When I returned home, I felt there were so many insights and new emotions to process. It was like having a major hangover. In addition to feeling blessed of having been given this wonderful opportunity, there also was a whole range of awareness, about things that had been kept hidden in my subconscious mind.

 

It’s not at all about being thick-skinned, or being able to stand up for your beliefs and share them with the world. On the contrary, it is about being courageous and aware of your fears, and taking action anyway; to show your most vulnerable side. In fact it’s because you’re aware of what you went through, and you are able to realize that there are so many others feeling holding back from, that you become who they truly are...

 

It’s a true desire for everyone to feel safe and free to be who they truly are in a world that is more righteous!  

It’s about wanting to make a statement for the world to see that there is such a strong power within diversity and embracing everyone’s uniqueness.

 

As reflection is to be found everywhere around us, standing on that stage with nerves raging through my mind, stumbling upon my words (so it seemed in my head), I found myself receiving so many wonderful “aha-erlebnissen” ("aha"-moments). I again became dared to once more discover new sides and new ways of processing  within myself. 

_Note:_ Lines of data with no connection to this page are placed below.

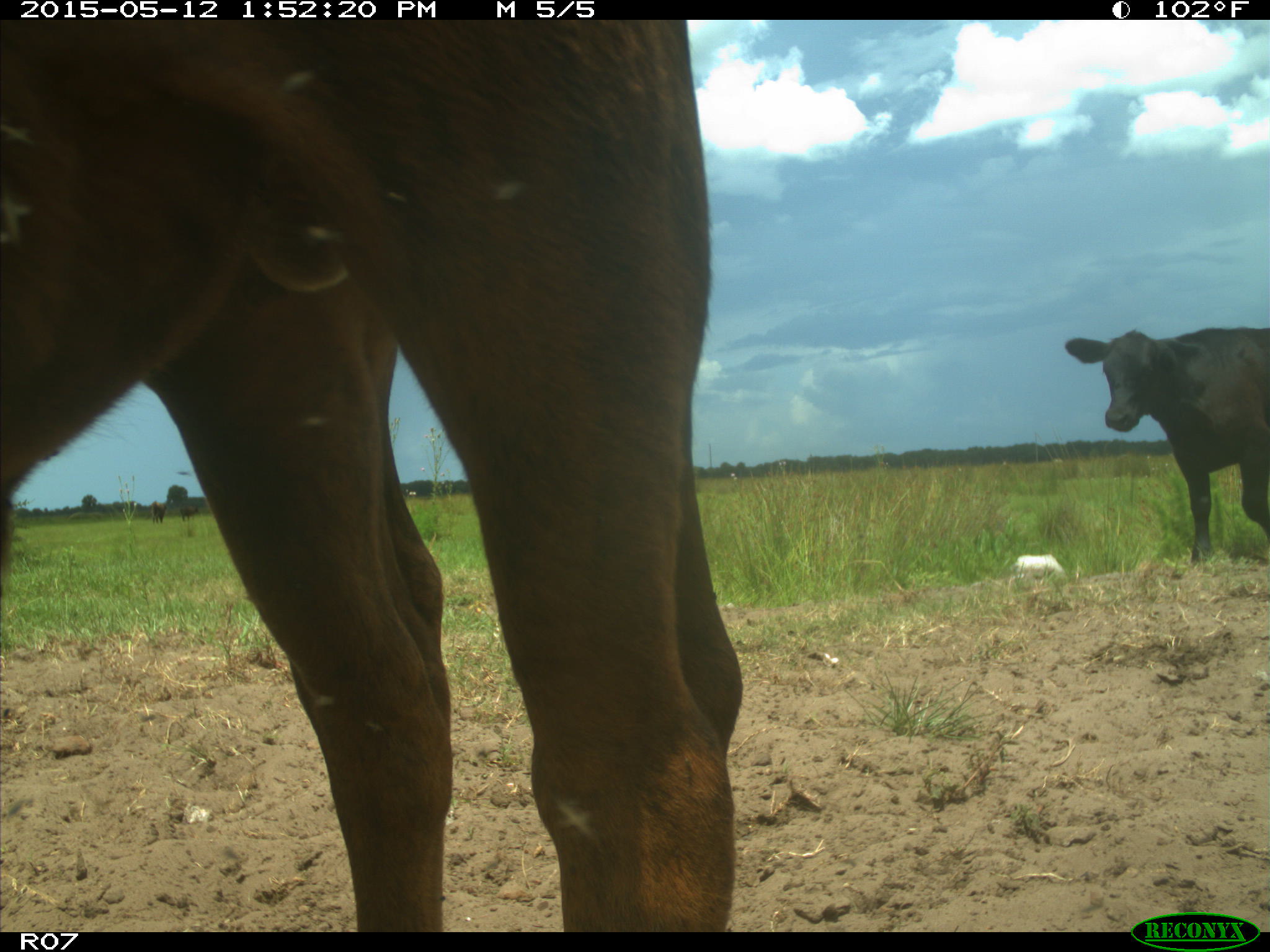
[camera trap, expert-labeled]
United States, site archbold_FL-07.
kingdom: Animalia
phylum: Chordata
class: Mammalia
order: Artiodactyla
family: Bovidae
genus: Bos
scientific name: Bos taurus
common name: domestic cow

But isn’t that just the awesome part of life? Being able to keep on evolving, experiencing, overcoming… 

Of course as I am not a robot, standing in front of so many people sharing your most vulnerable side is quite scary; especially with the conditioning I went through in life ...

 

The most tormenting thing that I came to realize, while speaking in front of so many people, was  feeling the pain I made myself go through all my life; trying to live up to the expectations and pre-set labels of society and the people in my surroundings.

We have all heard them before; “Don’t talk so much”, “Don’t ask so many questions”, “Don’t be so extroverted”, “Don’t be so sensitive”, “Don’t be so straightforward….” “Don’t …

Well I came to discover that ever since I started towards becoming “my true self”, people appreciate me for who I really am!!!! 

 

Even though some will disappear from your life, it does not do well  to mourn them, because the minute you start loving yourself… Life will make you meet more and more like-minded, awesome people!

Embrace those processes and keep looking through the eyes of wonder with a heart full of love to share!!

 

What a useless fear it is that so many of us carry within, “the fear of rejection”… the only one who needs to grant you any form of acceptance … IS YOU!!!

You are awesome and perfect the way you are… Just act as you want life, and people to act towards you!!!!

 

Each day I discover new parts within myself. I have chosen to set myself free and start using my talents encrypted in my blueprint, but it still is an ongoing process. But wHAT a magical process this is.

 

Every once in awhile I discover things surfacing; making clear that there’s still so much to learn about myself, life and people!

How on earth is it possible that the conditioning we experienced, has such a big impact?

There’s no logic at all about starting life pure, growing up and later having to work so hard to become our true selves again????

Although it might take quite some effort accompanied by tears of pain and release from time to time, it’s so rewarding and quite amazing, granting freedom to those hidden parts of the true you!!

 

Say “YES” to yourself and “Yes” to life… Learn to know your amazing talents that fill your heart with joy and energy, they will lead the way on your life’s mission. And get ready to become surprised in the most wonderful of ways!!!